# Funny things your puppies do



## shaner (Oct 17, 2010)

What are some funny things your puppies do?

Titan has just started noticing things in the sky and he thinks he can get them. Anytime birds fly overhead, he runs in the direction they are going while staring up at them. Sometimes he'll give a little jump. He does this with planes too. The really funny thing he did was last night when the moon caught his eye and he decided that if he jumped up that he would be able to reach it. He tried a few times before he gave up, but not before barking at it a couple times. 

He's such a smart puppy and learns so quickly, but sometimes acts so dumb. It's almost like our GSD's are so smart that sometimes we forget they are still dogs. lol


----------



## GSD2 (Jan 27, 2012)

That's funny. My funny dog, well....when I passed gas one time she got the most confused look on her face and checked her rear end, as if thinking, wow, I didn't know that was coming?! The next time she did the same and then actually cleaned herself as if she thought she'd made a poo mess all of a sudden. Apparenty she never realized a human could pass gas.:smirk:


----------



## llombardo (Dec 11, 2011)

We were at class on Monday and it was in a barn, when my puppy got bored waiting for everyone to do their recall-she was first, she decided the shadows were fun to chase...she was going in circles and talking to them....I couldn't help but to laugh


----------



## 1337f0x (Feb 21, 2012)

> [Recorded data]
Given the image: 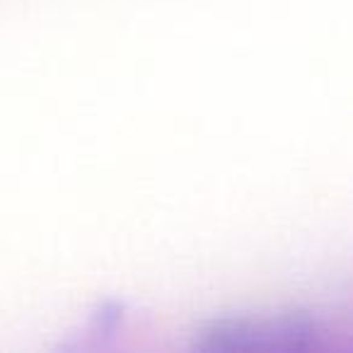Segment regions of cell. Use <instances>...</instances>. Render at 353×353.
I'll use <instances>...</instances> for the list:
<instances>
[{"label": "cell", "instance_id": "6da1fadb", "mask_svg": "<svg viewBox=\"0 0 353 353\" xmlns=\"http://www.w3.org/2000/svg\"><path fill=\"white\" fill-rule=\"evenodd\" d=\"M317 324L303 314L232 317L203 329L196 346L201 351L228 353H298L310 351L317 343Z\"/></svg>", "mask_w": 353, "mask_h": 353}]
</instances>
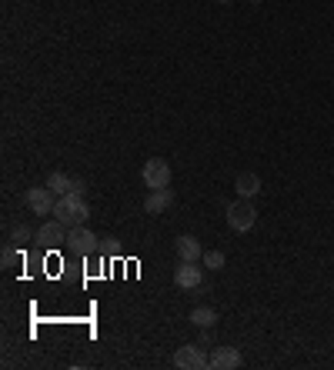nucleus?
<instances>
[{
	"label": "nucleus",
	"mask_w": 334,
	"mask_h": 370,
	"mask_svg": "<svg viewBox=\"0 0 334 370\" xmlns=\"http://www.w3.org/2000/svg\"><path fill=\"white\" fill-rule=\"evenodd\" d=\"M74 180H77V177H67V173L53 171L51 177H47V187H51L57 197H64V194H71V190H74Z\"/></svg>",
	"instance_id": "nucleus-13"
},
{
	"label": "nucleus",
	"mask_w": 334,
	"mask_h": 370,
	"mask_svg": "<svg viewBox=\"0 0 334 370\" xmlns=\"http://www.w3.org/2000/svg\"><path fill=\"white\" fill-rule=\"evenodd\" d=\"M171 207H174V194H171V187H164V190H151L147 200H144V214H151V217L164 214V210H171Z\"/></svg>",
	"instance_id": "nucleus-10"
},
{
	"label": "nucleus",
	"mask_w": 334,
	"mask_h": 370,
	"mask_svg": "<svg viewBox=\"0 0 334 370\" xmlns=\"http://www.w3.org/2000/svg\"><path fill=\"white\" fill-rule=\"evenodd\" d=\"M191 323H194V327H214V323H217L214 307H194V310H191Z\"/></svg>",
	"instance_id": "nucleus-14"
},
{
	"label": "nucleus",
	"mask_w": 334,
	"mask_h": 370,
	"mask_svg": "<svg viewBox=\"0 0 334 370\" xmlns=\"http://www.w3.org/2000/svg\"><path fill=\"white\" fill-rule=\"evenodd\" d=\"M201 260H204V267H207V271H221V267L228 264V257H224L221 250H207V254L201 257Z\"/></svg>",
	"instance_id": "nucleus-15"
},
{
	"label": "nucleus",
	"mask_w": 334,
	"mask_h": 370,
	"mask_svg": "<svg viewBox=\"0 0 334 370\" xmlns=\"http://www.w3.org/2000/svg\"><path fill=\"white\" fill-rule=\"evenodd\" d=\"M24 200H27V207H30L34 214H40V217L53 214V207H57V194H53L47 184H44V187H30L24 194Z\"/></svg>",
	"instance_id": "nucleus-6"
},
{
	"label": "nucleus",
	"mask_w": 334,
	"mask_h": 370,
	"mask_svg": "<svg viewBox=\"0 0 334 370\" xmlns=\"http://www.w3.org/2000/svg\"><path fill=\"white\" fill-rule=\"evenodd\" d=\"M234 190H237V197H244V200L257 197V194H261V177L251 171L237 173V177H234Z\"/></svg>",
	"instance_id": "nucleus-11"
},
{
	"label": "nucleus",
	"mask_w": 334,
	"mask_h": 370,
	"mask_svg": "<svg viewBox=\"0 0 334 370\" xmlns=\"http://www.w3.org/2000/svg\"><path fill=\"white\" fill-rule=\"evenodd\" d=\"M17 260H21V254H17V244H14V241H10V244L3 247V267H7V271H10V267H14V264H17Z\"/></svg>",
	"instance_id": "nucleus-16"
},
{
	"label": "nucleus",
	"mask_w": 334,
	"mask_h": 370,
	"mask_svg": "<svg viewBox=\"0 0 334 370\" xmlns=\"http://www.w3.org/2000/svg\"><path fill=\"white\" fill-rule=\"evenodd\" d=\"M178 257H180V260H191V264H198V260L204 257V250H201V241H198V237H191V234L178 237Z\"/></svg>",
	"instance_id": "nucleus-12"
},
{
	"label": "nucleus",
	"mask_w": 334,
	"mask_h": 370,
	"mask_svg": "<svg viewBox=\"0 0 334 370\" xmlns=\"http://www.w3.org/2000/svg\"><path fill=\"white\" fill-rule=\"evenodd\" d=\"M10 241H14V244H27V241H30V227H24V223L14 227V230H10Z\"/></svg>",
	"instance_id": "nucleus-17"
},
{
	"label": "nucleus",
	"mask_w": 334,
	"mask_h": 370,
	"mask_svg": "<svg viewBox=\"0 0 334 370\" xmlns=\"http://www.w3.org/2000/svg\"><path fill=\"white\" fill-rule=\"evenodd\" d=\"M67 254H77V257H91L97 250V234L87 230V227H71L67 230V241H64Z\"/></svg>",
	"instance_id": "nucleus-4"
},
{
	"label": "nucleus",
	"mask_w": 334,
	"mask_h": 370,
	"mask_svg": "<svg viewBox=\"0 0 334 370\" xmlns=\"http://www.w3.org/2000/svg\"><path fill=\"white\" fill-rule=\"evenodd\" d=\"M141 180H144V187H151V190H164V187L171 184V164L160 160V157L144 160V167H141Z\"/></svg>",
	"instance_id": "nucleus-3"
},
{
	"label": "nucleus",
	"mask_w": 334,
	"mask_h": 370,
	"mask_svg": "<svg viewBox=\"0 0 334 370\" xmlns=\"http://www.w3.org/2000/svg\"><path fill=\"white\" fill-rule=\"evenodd\" d=\"M251 3H261V0H251Z\"/></svg>",
	"instance_id": "nucleus-20"
},
{
	"label": "nucleus",
	"mask_w": 334,
	"mask_h": 370,
	"mask_svg": "<svg viewBox=\"0 0 334 370\" xmlns=\"http://www.w3.org/2000/svg\"><path fill=\"white\" fill-rule=\"evenodd\" d=\"M67 230H71V227H67V223H60L57 217H51V221L44 217L40 230H37L34 237H37V244H40V247H64V241H67Z\"/></svg>",
	"instance_id": "nucleus-7"
},
{
	"label": "nucleus",
	"mask_w": 334,
	"mask_h": 370,
	"mask_svg": "<svg viewBox=\"0 0 334 370\" xmlns=\"http://www.w3.org/2000/svg\"><path fill=\"white\" fill-rule=\"evenodd\" d=\"M241 364H244V357L237 347H217L211 354V370H237Z\"/></svg>",
	"instance_id": "nucleus-9"
},
{
	"label": "nucleus",
	"mask_w": 334,
	"mask_h": 370,
	"mask_svg": "<svg viewBox=\"0 0 334 370\" xmlns=\"http://www.w3.org/2000/svg\"><path fill=\"white\" fill-rule=\"evenodd\" d=\"M198 344H201V347L214 344V334H211V327H201V337H198Z\"/></svg>",
	"instance_id": "nucleus-18"
},
{
	"label": "nucleus",
	"mask_w": 334,
	"mask_h": 370,
	"mask_svg": "<svg viewBox=\"0 0 334 370\" xmlns=\"http://www.w3.org/2000/svg\"><path fill=\"white\" fill-rule=\"evenodd\" d=\"M217 3H231V0H217Z\"/></svg>",
	"instance_id": "nucleus-19"
},
{
	"label": "nucleus",
	"mask_w": 334,
	"mask_h": 370,
	"mask_svg": "<svg viewBox=\"0 0 334 370\" xmlns=\"http://www.w3.org/2000/svg\"><path fill=\"white\" fill-rule=\"evenodd\" d=\"M201 280H204V271L198 264H191V260H180L174 267V284L180 291H194V287H201Z\"/></svg>",
	"instance_id": "nucleus-8"
},
{
	"label": "nucleus",
	"mask_w": 334,
	"mask_h": 370,
	"mask_svg": "<svg viewBox=\"0 0 334 370\" xmlns=\"http://www.w3.org/2000/svg\"><path fill=\"white\" fill-rule=\"evenodd\" d=\"M53 217L60 223H67V227H84L91 217V207H87L84 194H64V197H57Z\"/></svg>",
	"instance_id": "nucleus-1"
},
{
	"label": "nucleus",
	"mask_w": 334,
	"mask_h": 370,
	"mask_svg": "<svg viewBox=\"0 0 334 370\" xmlns=\"http://www.w3.org/2000/svg\"><path fill=\"white\" fill-rule=\"evenodd\" d=\"M174 367L204 370V367H211V357L204 354V347L201 344H184V347H178V354H174Z\"/></svg>",
	"instance_id": "nucleus-5"
},
{
	"label": "nucleus",
	"mask_w": 334,
	"mask_h": 370,
	"mask_svg": "<svg viewBox=\"0 0 334 370\" xmlns=\"http://www.w3.org/2000/svg\"><path fill=\"white\" fill-rule=\"evenodd\" d=\"M257 223V207L251 200H237V204H228V227H231L234 234H248V230H254Z\"/></svg>",
	"instance_id": "nucleus-2"
}]
</instances>
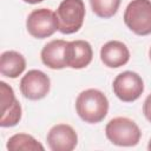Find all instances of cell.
<instances>
[{
    "mask_svg": "<svg viewBox=\"0 0 151 151\" xmlns=\"http://www.w3.org/2000/svg\"><path fill=\"white\" fill-rule=\"evenodd\" d=\"M76 111L85 123H100L109 112L107 97L100 90L87 88L78 94L76 99Z\"/></svg>",
    "mask_w": 151,
    "mask_h": 151,
    "instance_id": "cell-1",
    "label": "cell"
},
{
    "mask_svg": "<svg viewBox=\"0 0 151 151\" xmlns=\"http://www.w3.org/2000/svg\"><path fill=\"white\" fill-rule=\"evenodd\" d=\"M106 138L117 146H136L142 137L139 126L127 117L112 118L105 126Z\"/></svg>",
    "mask_w": 151,
    "mask_h": 151,
    "instance_id": "cell-2",
    "label": "cell"
},
{
    "mask_svg": "<svg viewBox=\"0 0 151 151\" xmlns=\"http://www.w3.org/2000/svg\"><path fill=\"white\" fill-rule=\"evenodd\" d=\"M59 32L63 34H73L78 32L85 19V5L83 0H63L57 11Z\"/></svg>",
    "mask_w": 151,
    "mask_h": 151,
    "instance_id": "cell-3",
    "label": "cell"
},
{
    "mask_svg": "<svg viewBox=\"0 0 151 151\" xmlns=\"http://www.w3.org/2000/svg\"><path fill=\"white\" fill-rule=\"evenodd\" d=\"M124 22L137 35L151 34V0H132L125 8Z\"/></svg>",
    "mask_w": 151,
    "mask_h": 151,
    "instance_id": "cell-4",
    "label": "cell"
},
{
    "mask_svg": "<svg viewBox=\"0 0 151 151\" xmlns=\"http://www.w3.org/2000/svg\"><path fill=\"white\" fill-rule=\"evenodd\" d=\"M26 28L35 39H45L53 35L59 29L55 12L50 8L33 9L26 19Z\"/></svg>",
    "mask_w": 151,
    "mask_h": 151,
    "instance_id": "cell-5",
    "label": "cell"
},
{
    "mask_svg": "<svg viewBox=\"0 0 151 151\" xmlns=\"http://www.w3.org/2000/svg\"><path fill=\"white\" fill-rule=\"evenodd\" d=\"M112 90L119 100L124 103H132L144 92V81L138 73L124 71L113 79Z\"/></svg>",
    "mask_w": 151,
    "mask_h": 151,
    "instance_id": "cell-6",
    "label": "cell"
},
{
    "mask_svg": "<svg viewBox=\"0 0 151 151\" xmlns=\"http://www.w3.org/2000/svg\"><path fill=\"white\" fill-rule=\"evenodd\" d=\"M51 88L50 77L40 70H29L20 80V92L29 100L45 98Z\"/></svg>",
    "mask_w": 151,
    "mask_h": 151,
    "instance_id": "cell-7",
    "label": "cell"
},
{
    "mask_svg": "<svg viewBox=\"0 0 151 151\" xmlns=\"http://www.w3.org/2000/svg\"><path fill=\"white\" fill-rule=\"evenodd\" d=\"M0 93H1V127L15 126L21 119V105L15 98L13 88L5 81H0Z\"/></svg>",
    "mask_w": 151,
    "mask_h": 151,
    "instance_id": "cell-8",
    "label": "cell"
},
{
    "mask_svg": "<svg viewBox=\"0 0 151 151\" xmlns=\"http://www.w3.org/2000/svg\"><path fill=\"white\" fill-rule=\"evenodd\" d=\"M46 142L52 151H72L78 144V134L68 124H57L50 129Z\"/></svg>",
    "mask_w": 151,
    "mask_h": 151,
    "instance_id": "cell-9",
    "label": "cell"
},
{
    "mask_svg": "<svg viewBox=\"0 0 151 151\" xmlns=\"http://www.w3.org/2000/svg\"><path fill=\"white\" fill-rule=\"evenodd\" d=\"M93 58L92 46L86 40L68 41L65 48L66 67L80 70L88 66Z\"/></svg>",
    "mask_w": 151,
    "mask_h": 151,
    "instance_id": "cell-10",
    "label": "cell"
},
{
    "mask_svg": "<svg viewBox=\"0 0 151 151\" xmlns=\"http://www.w3.org/2000/svg\"><path fill=\"white\" fill-rule=\"evenodd\" d=\"M100 60L110 68H118L129 63L130 51L124 42L111 40L100 48Z\"/></svg>",
    "mask_w": 151,
    "mask_h": 151,
    "instance_id": "cell-11",
    "label": "cell"
},
{
    "mask_svg": "<svg viewBox=\"0 0 151 151\" xmlns=\"http://www.w3.org/2000/svg\"><path fill=\"white\" fill-rule=\"evenodd\" d=\"M68 41L63 39H54L47 42L40 53L41 61L45 66L52 70H63L66 67L65 63V48Z\"/></svg>",
    "mask_w": 151,
    "mask_h": 151,
    "instance_id": "cell-12",
    "label": "cell"
},
{
    "mask_svg": "<svg viewBox=\"0 0 151 151\" xmlns=\"http://www.w3.org/2000/svg\"><path fill=\"white\" fill-rule=\"evenodd\" d=\"M26 68L25 57L17 51H5L0 57V72L7 78L15 79Z\"/></svg>",
    "mask_w": 151,
    "mask_h": 151,
    "instance_id": "cell-13",
    "label": "cell"
},
{
    "mask_svg": "<svg viewBox=\"0 0 151 151\" xmlns=\"http://www.w3.org/2000/svg\"><path fill=\"white\" fill-rule=\"evenodd\" d=\"M9 151H44L45 147L33 136L27 133H15L7 140L6 145Z\"/></svg>",
    "mask_w": 151,
    "mask_h": 151,
    "instance_id": "cell-14",
    "label": "cell"
},
{
    "mask_svg": "<svg viewBox=\"0 0 151 151\" xmlns=\"http://www.w3.org/2000/svg\"><path fill=\"white\" fill-rule=\"evenodd\" d=\"M120 2L122 0H90L92 12L101 19L112 18L117 13Z\"/></svg>",
    "mask_w": 151,
    "mask_h": 151,
    "instance_id": "cell-15",
    "label": "cell"
},
{
    "mask_svg": "<svg viewBox=\"0 0 151 151\" xmlns=\"http://www.w3.org/2000/svg\"><path fill=\"white\" fill-rule=\"evenodd\" d=\"M143 113H144L145 118L151 123V93L144 100V104H143Z\"/></svg>",
    "mask_w": 151,
    "mask_h": 151,
    "instance_id": "cell-16",
    "label": "cell"
},
{
    "mask_svg": "<svg viewBox=\"0 0 151 151\" xmlns=\"http://www.w3.org/2000/svg\"><path fill=\"white\" fill-rule=\"evenodd\" d=\"M22 1H25V2H27V4L34 5V4H39V2H41V1H44V0H22Z\"/></svg>",
    "mask_w": 151,
    "mask_h": 151,
    "instance_id": "cell-17",
    "label": "cell"
},
{
    "mask_svg": "<svg viewBox=\"0 0 151 151\" xmlns=\"http://www.w3.org/2000/svg\"><path fill=\"white\" fill-rule=\"evenodd\" d=\"M147 150H150V151H151V138H150V140H149V144H147Z\"/></svg>",
    "mask_w": 151,
    "mask_h": 151,
    "instance_id": "cell-18",
    "label": "cell"
},
{
    "mask_svg": "<svg viewBox=\"0 0 151 151\" xmlns=\"http://www.w3.org/2000/svg\"><path fill=\"white\" fill-rule=\"evenodd\" d=\"M149 57H150V60H151V47H150V50H149Z\"/></svg>",
    "mask_w": 151,
    "mask_h": 151,
    "instance_id": "cell-19",
    "label": "cell"
}]
</instances>
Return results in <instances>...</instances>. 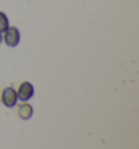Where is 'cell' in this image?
<instances>
[{"mask_svg":"<svg viewBox=\"0 0 139 149\" xmlns=\"http://www.w3.org/2000/svg\"><path fill=\"white\" fill-rule=\"evenodd\" d=\"M2 42V35H1V33H0V42Z\"/></svg>","mask_w":139,"mask_h":149,"instance_id":"obj_6","label":"cell"},{"mask_svg":"<svg viewBox=\"0 0 139 149\" xmlns=\"http://www.w3.org/2000/svg\"><path fill=\"white\" fill-rule=\"evenodd\" d=\"M17 99L21 101H27L29 100L34 95V87L29 82H23L19 87V91L17 93Z\"/></svg>","mask_w":139,"mask_h":149,"instance_id":"obj_2","label":"cell"},{"mask_svg":"<svg viewBox=\"0 0 139 149\" xmlns=\"http://www.w3.org/2000/svg\"><path fill=\"white\" fill-rule=\"evenodd\" d=\"M9 27V20L3 12H0V33H3Z\"/></svg>","mask_w":139,"mask_h":149,"instance_id":"obj_5","label":"cell"},{"mask_svg":"<svg viewBox=\"0 0 139 149\" xmlns=\"http://www.w3.org/2000/svg\"><path fill=\"white\" fill-rule=\"evenodd\" d=\"M17 114L22 120H28L33 116V108L28 104H23L19 107Z\"/></svg>","mask_w":139,"mask_h":149,"instance_id":"obj_4","label":"cell"},{"mask_svg":"<svg viewBox=\"0 0 139 149\" xmlns=\"http://www.w3.org/2000/svg\"><path fill=\"white\" fill-rule=\"evenodd\" d=\"M4 42L9 47H15L20 42V32L17 27H8L4 34Z\"/></svg>","mask_w":139,"mask_h":149,"instance_id":"obj_3","label":"cell"},{"mask_svg":"<svg viewBox=\"0 0 139 149\" xmlns=\"http://www.w3.org/2000/svg\"><path fill=\"white\" fill-rule=\"evenodd\" d=\"M1 100L6 107H14L17 102V95L15 89L12 87H6L1 94Z\"/></svg>","mask_w":139,"mask_h":149,"instance_id":"obj_1","label":"cell"}]
</instances>
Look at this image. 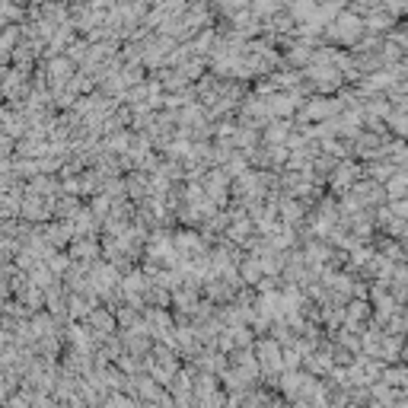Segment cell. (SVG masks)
<instances>
[{"label":"cell","mask_w":408,"mask_h":408,"mask_svg":"<svg viewBox=\"0 0 408 408\" xmlns=\"http://www.w3.org/2000/svg\"><path fill=\"white\" fill-rule=\"evenodd\" d=\"M274 6H278V4H274V0H255V4H252V10H259V13H271Z\"/></svg>","instance_id":"cell-2"},{"label":"cell","mask_w":408,"mask_h":408,"mask_svg":"<svg viewBox=\"0 0 408 408\" xmlns=\"http://www.w3.org/2000/svg\"><path fill=\"white\" fill-rule=\"evenodd\" d=\"M367 23H370V29H376V32H386L389 29V26H392V13H389V10H376V13H370V16H367Z\"/></svg>","instance_id":"cell-1"}]
</instances>
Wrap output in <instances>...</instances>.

> [Your goal] Repeat word for word the part of the puppy thread above starting at "He's such a" and ending at "(Jan 27, 2012)".

> [Solution below]
He's such a smart puppy and learns so quickly, but sometimes acts so dumb. It's almost like our GSD's are so smart that sometimes we forget they are still dogs. lol


----------



## GSD2 (Jan 27, 2012)